Minutes into Thursday's forum for Madison mayoral candidates, moderator John Nichols issued a directive. "This is not," he warned, "going to be a Soglin-Cieslewicz debate."
But, as it turned out, two of the other three candidates at the event in downtown Madison didn't put up much of a fight.
"About 12-15% of the population votes in municipal elections here in Madison," admitted candidate Nick Hart, "and more than likely they'll split the majority between Mayor Dave and Paul Soglin."
While Hart, a former comedian, said he was "just trying to get more people involved and change the voting dynamic." Meanwhile, candidate Dennis de Nure conceded his was "not a serious candidacy," intended only to promote his "Museum Mile" proposal.

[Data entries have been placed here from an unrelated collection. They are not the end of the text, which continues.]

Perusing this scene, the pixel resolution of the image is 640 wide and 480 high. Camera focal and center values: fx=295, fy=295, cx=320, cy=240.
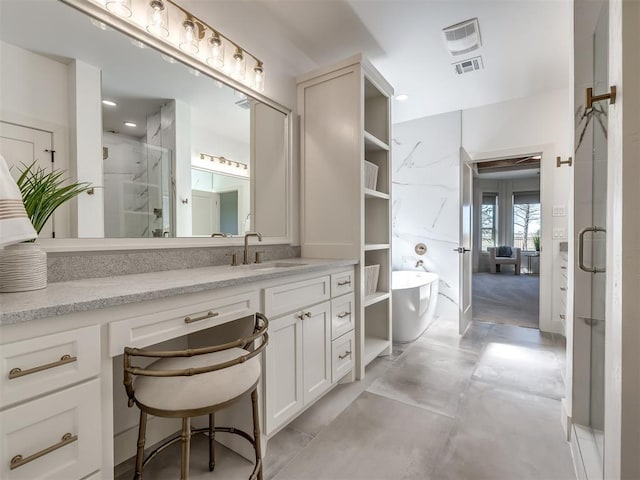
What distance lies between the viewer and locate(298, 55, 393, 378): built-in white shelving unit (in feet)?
7.01

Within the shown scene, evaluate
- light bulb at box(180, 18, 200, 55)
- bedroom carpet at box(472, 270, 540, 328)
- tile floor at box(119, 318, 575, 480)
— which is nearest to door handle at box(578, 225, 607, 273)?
tile floor at box(119, 318, 575, 480)

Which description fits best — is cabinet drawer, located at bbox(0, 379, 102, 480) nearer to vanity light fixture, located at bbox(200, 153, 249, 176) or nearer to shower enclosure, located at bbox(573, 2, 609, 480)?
vanity light fixture, located at bbox(200, 153, 249, 176)

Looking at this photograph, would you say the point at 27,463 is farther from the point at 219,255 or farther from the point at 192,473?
the point at 219,255

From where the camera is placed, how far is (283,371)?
1.47m

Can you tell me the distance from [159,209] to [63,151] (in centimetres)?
45

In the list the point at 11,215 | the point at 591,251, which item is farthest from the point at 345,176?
the point at 11,215

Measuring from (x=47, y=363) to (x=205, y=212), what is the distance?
3.79 feet

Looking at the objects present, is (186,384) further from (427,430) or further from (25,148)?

This left construction supervisor and self-proclaimed "reform candidate" John Blotz to do serious battle with former mayor Soglin and incumbent Cieslewicz before a group of citizens packing Capitol Lakes' Grand Hall. He accused Cieslewicz of "fostering a culture of intimidation" and poorly managing public employees.
"Our citizen committees and our professional public employees ... should be able to do as they see fit without fear of retaliation, of bullying," said Blotz. "We need honesty and integrity in government."
Cieslewicz disputed these charges, as well as defending himself on the Edgewater Hotel expansion and the upcoming public market project on the government East ramp. And he bemoaned the loss of high-speed rail, calling it a "tremendous mistake of tragic and historic proportions," earning himself a round of applause.
"[Gov. Scott] Walker took us from the top of the list [for high speed rail] and put us at the bottom... but you know what? There's still a list, and we're working our way back up," said Cieslewicz."Some day, we will get high-speed transportation."
Cieslewicz outlined his vision for a public market and underground parking space at the site where the high-speed depot would have gone, dubbing it a "great public amenity."
De Nure suggested that a public market might steal business from businesses like Willy Street Co-Op or Fresh Market. Hart's big idea was that Madison legalize and tax the sale of cannabis and begin large-scale hemp production.
Soglin said the public market's future depended on whether the city could first face up to its existing debts: "My commitment to the market depends on the level of borrowing, debt increase."
Cieslewicz fired back, saying the issue of debt wasn't a new one and that this is the time to "get bullish about borrowing," given current low interest rates.
Despite being largely on the defensive on this and other issues, Mayor Dave sought to cast himself as the city's defender.
"What's going on down the street is nothing less than an assault on our modern economy," he said of the new power structure at the Capitol. "One reason I'm excited for this campaign is the opportunity to make the case against [Walker]."
Soglin framed it differently: "We're entering a new era. We're entering a complicated era. We're entering an era where we're not sure of the state government."
The former mayor noted that, during his terms, Gov. Tommy Thompson represented an opposing party, yet Soglin still managed to put through projects including Monona Terrace and University Research Park.
Cieslewicz, in turn, said of Soglin, "We'll compare records and we'll talk about history and all that's fine... but a campaign is really about the future. It's about who you think has the best ideas and the energy and the ability to address the problem the city's going to face."